Standing beside our group in this museum were Polish citizens and tourists from other countries. Amid feelings of sadness, I looked down and noticed my tzitzit. I touched the kippah on my head. Hitler had not succeeded; our nation was not lost forever. That Shabbat night, as many of the visiting Jewish groups joined for prayer and songs, we proved that we were stronger than ever. We sang for all the Jews who no longer could—raising our voices until they were hoarse and we could sing no more.
Remembering
After Shabbat, we boarded our tour bus for our next destination, but stopped seemingly in the middle of nowhere. After a short walk through pitch-black woods, we arrived at a gravesite. Here, our guides explained that 800 Jewish babies and children were shot by German Nazis and tossed into a pit. Surrounding the pit is a fence decorated with balloons, teddy bears and letters for the kids.
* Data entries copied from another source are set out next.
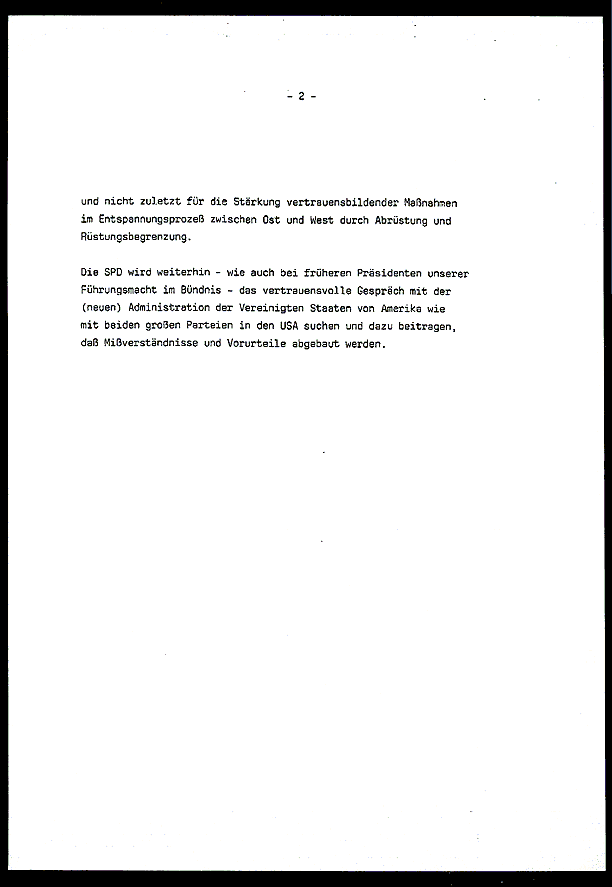 - 2 -

und nicht zuletzt für die Stärkung vertrauensbildender Maßnahmen im Entspannungsprozeß zwischen Ost und West durch Abrüstung und Rüstungsbegrenzung.

Die SPD wird weiterhin - wie auch bei früheren Präsidenten unserer Führungsmacht im Bündnis - das vertrauensvolle Gespräch mit der (neuen) Administration der Vereinigten Staaten von Amerika wie mit beiden großen Parteien in den USA suchen und dazu beitragen, daß Mißverständnisse und Vorurteile abgebaut werden.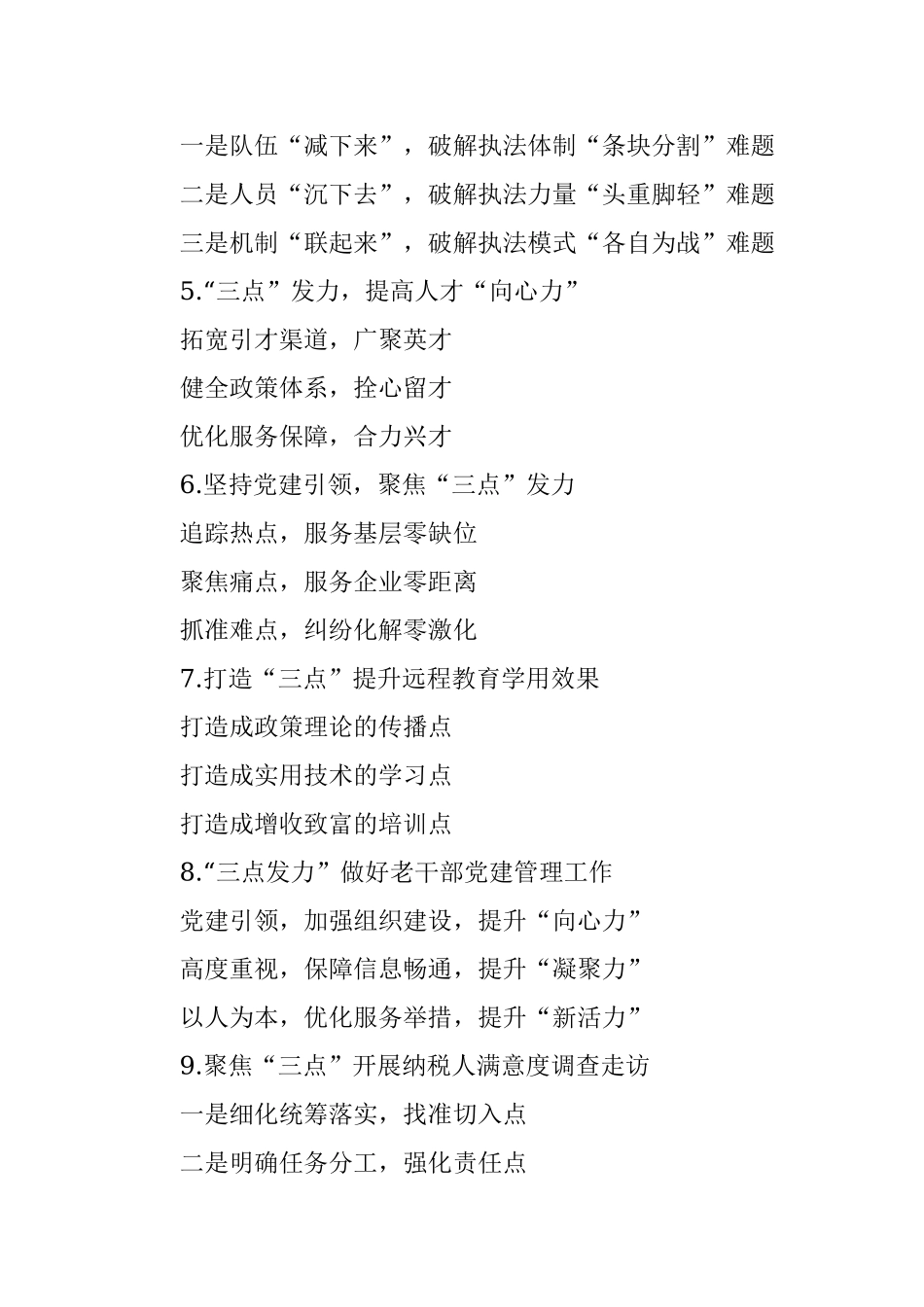 一是队伍“减下来”，破解执法体制“条块分割”难题

二是人员“沉下去”，破解执法力量“头重脚轻”难题

三是机制“联起来”，破解执法模式“各自为战”难题

5.“三点”发力，提高人才“向心力”

拓宽引才渠道，广聚英才

健全政策体系，拴心留才

优化服务保障，合力兴才

6.坚持党建引领，聚焦“三点”发力

追踪热点，服务基层零缺位

聚焦痛点，服务企业零距离

抓准难点，纠纷化解零激化

7.打造“三点”提升远程教育学用效果

打造成政策理论的传播点

打造成实用技术的学习点

打造成增收致富的培训点

8.“三点发力”做好老干部党建管理工作

党建引领，加强组织建设，提升“向心力”

高度重视，保障信息畅通，提升“凝聚力”

以人为本，优化服务举措，提升“新活力”

9.聚焦“三点”开展纳税人满意度调查走访

一是细化统筹落实，找准切入点

二是明确任务分工，强化责任点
Recently, people have also placed photos of hostages being held in the Gaza Strip and Israel Defense Forces soldiers who have been killed as a result of war in the wake of the Hamas-led terrorist attacks in southern Israel on Oct. 7, 2023.
We visited Treblinka and Warsaw on our final day and witnessed not just loss but courage. Treblinka was an extermination camp where more than 800,000 Jews were murdered. Now, nothing remains. On Aug. 2, 1943, the Jewish workers of Treblinka rebelled, attacking their guards and setting the camp ablaze. That act of bravery may have led to the camp’s closure.
Difficult Questions
“Where was God?” People ask about the Shoah, but I think it’s often to avoid the harder question: Where was humankind? As this tragedy was unfolding, the world stayed silent. After the Shoah, Jews remembered a long-forgotten truth: The only ones who can reliably safeguard us are ourselves. At Treblinka, the prisoners finally realized their only chance was to fight. In the Warsaw Ghetto, reminiscent of the famous last stand of the Jewish fighters of Masada against the Romans in 73 C.E., the Jewish rebels fought the Nazis until the very end. Their heroic last stand helped pave the way home after 2,000 years of persecution in exile.
Today, we are still threatened by those who wish us gone, as evidenced by Oct. 7. This time, though, we can protect ourselves. The Nazis didn’t care if we were left-wing, right-wing, religious or secular. Neither does Hamas. When visiting Poland’s lost communities, it felt at times as if their story ended there. But those communities and their inhabitants live on through us. And now, we must unite as Jews to carry our story forward. We fight. We celebrate. The trees remain silent, but this time, we speak out, and the proud flame of Jewish history continues.